You would be forgiven for having missed the Shadow Chancellor’s big policy announcement last week. The headlines have been, quite rightly, dominated by the anti-Semitism scandal currently engulfing the Labour Party. But last Wednesday, John McDonnell suggested that Labour will include a pilot of universal basic income in their next manifesto. The details are still under review, but the idea of a basic income for all citizens seems high on McDonnell’s list of priorities and would likely be a key feature of any future Labour government’s economic programme.
Universal basic income entails the state distributing an annual sum to all adults, which covers the minimum cost of living. In its purest form, it is entirely non-means tested and would provide everyone with the same amount.
The concept is popular amongst those on the libertarian right, dating back to Friedrich Hayek and Milton Friedman, as well as the radical Left. Its most high-profile supporters include Facebook’s Mark Zuckerberg, no socialist himself.
The principal concern which unites these unlikely bedfellows, is that automation and robotics are going to displace labour on a mass scale, making it necessary to provide a minimum income for all. In its utopian form, a universal basic income will free individuals to pursue artistic or leisurely pursuits, having been liberated from the threat of absolute poverty. The logic runs that rather than provoking a return to Luddite resistance, the masses will embrace the freedom and abundance that comes through technological change.
The Left also regard it as a means of reducing inequality and economic insecurity, whilst libertarians detect an opportunity to abolish cumbersome layers of welfare bureaucracy in place of a simplified system which also maximises individual choice.
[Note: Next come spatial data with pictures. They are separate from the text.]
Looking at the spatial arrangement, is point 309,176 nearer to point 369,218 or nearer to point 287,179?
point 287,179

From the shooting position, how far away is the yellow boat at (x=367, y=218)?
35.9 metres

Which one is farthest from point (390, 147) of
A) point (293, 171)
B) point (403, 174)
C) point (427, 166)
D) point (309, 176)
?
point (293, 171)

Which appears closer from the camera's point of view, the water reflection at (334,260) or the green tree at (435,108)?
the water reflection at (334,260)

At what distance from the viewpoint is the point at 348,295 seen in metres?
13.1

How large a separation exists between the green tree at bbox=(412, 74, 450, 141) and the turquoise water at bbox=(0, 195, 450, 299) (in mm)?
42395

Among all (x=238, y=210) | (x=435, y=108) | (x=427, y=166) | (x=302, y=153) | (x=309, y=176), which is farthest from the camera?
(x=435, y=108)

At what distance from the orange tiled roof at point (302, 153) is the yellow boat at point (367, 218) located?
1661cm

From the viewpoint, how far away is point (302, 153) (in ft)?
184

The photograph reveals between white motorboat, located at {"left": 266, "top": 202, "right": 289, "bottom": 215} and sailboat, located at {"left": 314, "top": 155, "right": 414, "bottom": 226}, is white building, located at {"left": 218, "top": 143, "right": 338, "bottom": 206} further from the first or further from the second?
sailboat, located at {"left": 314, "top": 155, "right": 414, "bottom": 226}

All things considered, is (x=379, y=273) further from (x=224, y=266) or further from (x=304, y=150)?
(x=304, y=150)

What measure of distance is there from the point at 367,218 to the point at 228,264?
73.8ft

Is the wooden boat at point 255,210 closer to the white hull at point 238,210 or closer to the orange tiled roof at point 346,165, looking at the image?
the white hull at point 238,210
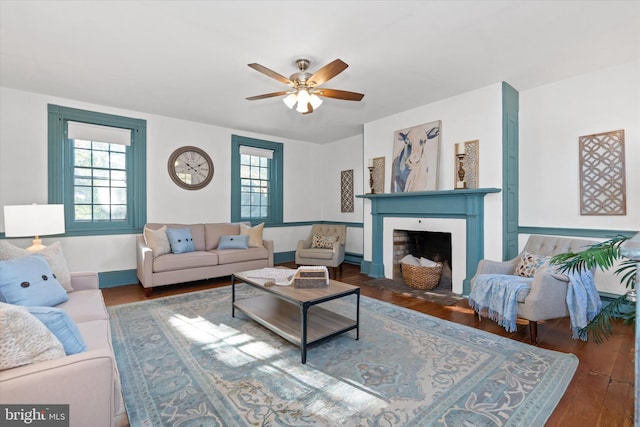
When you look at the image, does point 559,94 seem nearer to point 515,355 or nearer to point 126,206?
point 515,355

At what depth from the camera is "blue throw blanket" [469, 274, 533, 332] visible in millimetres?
2609

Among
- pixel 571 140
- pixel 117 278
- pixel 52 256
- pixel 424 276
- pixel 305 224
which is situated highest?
pixel 571 140

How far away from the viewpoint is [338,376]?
Result: 2037mm

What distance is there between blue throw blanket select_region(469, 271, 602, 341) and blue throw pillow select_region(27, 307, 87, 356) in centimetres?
302

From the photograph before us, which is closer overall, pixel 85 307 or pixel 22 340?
pixel 22 340

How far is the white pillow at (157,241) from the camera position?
4.17 m

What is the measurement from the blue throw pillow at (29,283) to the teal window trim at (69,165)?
2316mm

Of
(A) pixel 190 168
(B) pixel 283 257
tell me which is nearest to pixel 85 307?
(A) pixel 190 168

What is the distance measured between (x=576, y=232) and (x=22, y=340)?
4.66 metres

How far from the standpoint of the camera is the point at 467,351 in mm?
2379

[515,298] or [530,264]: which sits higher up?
[530,264]

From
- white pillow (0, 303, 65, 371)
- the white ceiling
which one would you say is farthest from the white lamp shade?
white pillow (0, 303, 65, 371)

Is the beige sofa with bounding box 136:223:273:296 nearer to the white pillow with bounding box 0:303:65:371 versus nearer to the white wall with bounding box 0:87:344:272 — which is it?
the white wall with bounding box 0:87:344:272

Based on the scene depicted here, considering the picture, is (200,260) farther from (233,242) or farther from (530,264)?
(530,264)
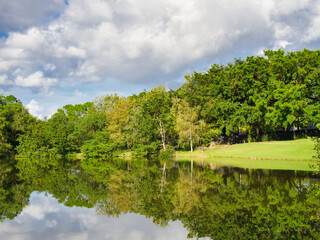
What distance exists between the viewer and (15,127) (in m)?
67.5

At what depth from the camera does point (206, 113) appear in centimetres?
5194

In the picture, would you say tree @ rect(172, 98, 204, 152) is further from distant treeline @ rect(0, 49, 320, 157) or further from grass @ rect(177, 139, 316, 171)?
grass @ rect(177, 139, 316, 171)

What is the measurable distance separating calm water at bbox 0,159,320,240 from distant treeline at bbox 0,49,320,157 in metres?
27.2

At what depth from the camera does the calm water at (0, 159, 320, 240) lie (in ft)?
36.2

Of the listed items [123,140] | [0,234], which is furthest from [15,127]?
[0,234]

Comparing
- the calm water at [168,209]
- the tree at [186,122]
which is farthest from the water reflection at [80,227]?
the tree at [186,122]

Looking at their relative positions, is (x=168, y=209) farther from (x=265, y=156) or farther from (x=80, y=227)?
(x=265, y=156)

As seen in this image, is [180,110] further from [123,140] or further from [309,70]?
[309,70]

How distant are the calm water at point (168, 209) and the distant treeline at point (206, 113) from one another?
2719 cm

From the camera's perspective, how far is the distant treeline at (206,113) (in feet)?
151

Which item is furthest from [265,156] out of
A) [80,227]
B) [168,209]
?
[80,227]

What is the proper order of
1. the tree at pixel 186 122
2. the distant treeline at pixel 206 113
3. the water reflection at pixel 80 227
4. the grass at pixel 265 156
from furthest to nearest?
the tree at pixel 186 122
the distant treeline at pixel 206 113
the grass at pixel 265 156
the water reflection at pixel 80 227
Is any of this realistic? Probably not, but there is little empirical basis upon which to provide a definitive answer either way. Various small-scale schemes, including the most recent high-profile case in Finland, have not produced any discernible insight into the effects of a universal basic income. The majority of the experiments have been severely limited in scope, including in Finland, where participants were exclusively unemployed. Interestingly, the project has proved politically unpopular and has not been extended by the government.
Currently, there are pilot schemes underway in Silicon Valley and several European countries, including Scotland. However, free-marketeers in the UK would be foolish to support Labour’s proposal to introduce a similar pilot in England. Sensible analysis suggests that in practice, it will lead to higher taxes, higher debt and mass delinquency.
A policy of money for nothing undermines the incentive to work. Governments subsidise activities which they want to encourage (such as the production of green energy) and tax those which they want to reduce (like smoking). Therefore, it is inevitable that if you subsidise people to not work, many will do exactly that, even if there is employment available. This problem would be confounded by the perverse incentive for employers to offer lower wages, knowing that their employees are subsidised by a state income (much like tax credits). No wonder the idea is doing the rounds amongst those in Silicon Valley…
What’s more, large numbers of people out of work historically generates negative social consequences. Rather than a utopian society of leisurely and artistic pursuits, universal basic income will create enclaves of people who are dispossessed and languishing in relative poverty, cast as surplus to requirements. Crime and drug abuse often fills the void left by the absence of earning a living. Rather than reducing inequality, it would erect a stark divide between the productive and the unproductive.
The financial cost would be equally as damaging. Some on the right suggest that transferring to one, single payment made to all households would be cost neutral, since it would simply replace the existing welfare system. However, an OECD report has revealed that a cost neutral basic income would leave those at the lower end of the income distribution worse off relative to the current system, except for the very poorest.
Meanwhile, those on middle incomes would be better off, since the basic income would be greater than the losses incurred from the abolishment of tax-free allowances. In short, it would be a subsidy for the middle classes at the expense of the poor.
Therefore, for the policy to be redistributive, it would have to be funded by taxation as well. As Robert Colvile, the director of the Centre for Policy Studies outlined in an article last year, even to fund the RSA’s meagre proposal of £3,692, lots of people would have to pay significantly more tax. To get to a level where people could live sufficiently off their state income, the costs would be astronomical. This would be an intolerable burden for individuals and business, with far-reaching consequences for the economy.
This is the fundamental flaw with the whole concept of a universal basic income; it is simply unaffordable. At a time when the tax burden is at its highest level since the mid-1980s and the government is in search of an extra £20bn for the NHS, we are already in danger of undermining the limited progress we’ve made in tackling the debt and deficit since 2010.
What’s more, the policy appears wholly unnecessary in our current moment. Income inequality is at its lowest since the mid-1980s and employment is at its highest since records began. As for the future, it is difficult to know what new technologies will bring. But is it not conceivable that like previous technological revolutions, this one will change the nature of employment rather than eliminate it entirely?
There are more immediate threats to employment than Artificial Intelligence. Those who believe in the free-market should focus their attention on winning the battle of ideas, not telling everyone that robots are going to steal their jobs.